We have a full trailer for “A Haunting in Venice,” Kenneth Branagh’s third and best adaptation of an Agatha Christie novel. Fans of the British mystery writer might be scratching their heads over the title, but this is not an unpublished work by the prolific writer. It’s “Hallowe’en’ Party,” originally published in 1969, transplanted to post-World War II Venice. In the book, the mystery hinges around a girl killed during a Halloween party after revealing she witnessed a murder some time ago. The party stops being fun when they find her drowned in a tub set up for an apple-bobbing contest.
Muder!: Brannagh directs himself as Hercule Poirot in "Death on the Nile" (2022) / Photo courtesy of 20th Century Fox.
The trailer shows Kelly Reilly as the mother of a dead girl who hires psychic Joyce Reynolds (Michelle Yeoh) to communicate with her daughter’s spirit. Tina Fey is novelist Ariadne Oliver, a friend of detective Hercule Poirot (Branagh), who brings him along to unmask the psychic as a fraud. How much of the original plot will remain? Will they use the ghastly infanticide as a backstory? Who knows! The cast includes Jamie Dornan and Camille Cottin.

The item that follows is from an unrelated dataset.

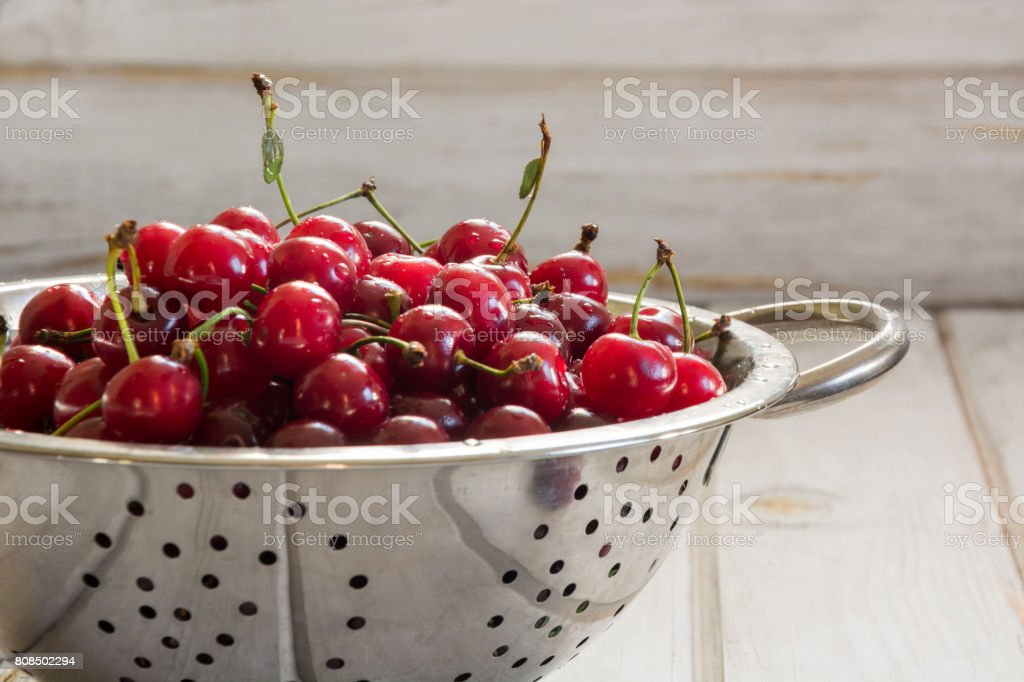Metal strainer or bowl with ripe berries and cherry on wooden background. Colander filled with fresh cherries over a rustic board with copy space. stock photo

The third time's the charm for Branagh's Poirot-verse. Or maybe this was more fun to me because I don't remember who the killer is (or who the killers are), as opposed to "Murder in the Orient Express" (2017) and "Death on the Nile" (2022). The previous movie got derailed by the pandemic shutdown, the flame-out of Armie Hammer's career, and the memes making fun of Gal Gadot's performance. "A Haunting in Venice" gets points for showing us Oscar-winner Michelle Yeoh is a proficient scream queen. The movie opens on September 15.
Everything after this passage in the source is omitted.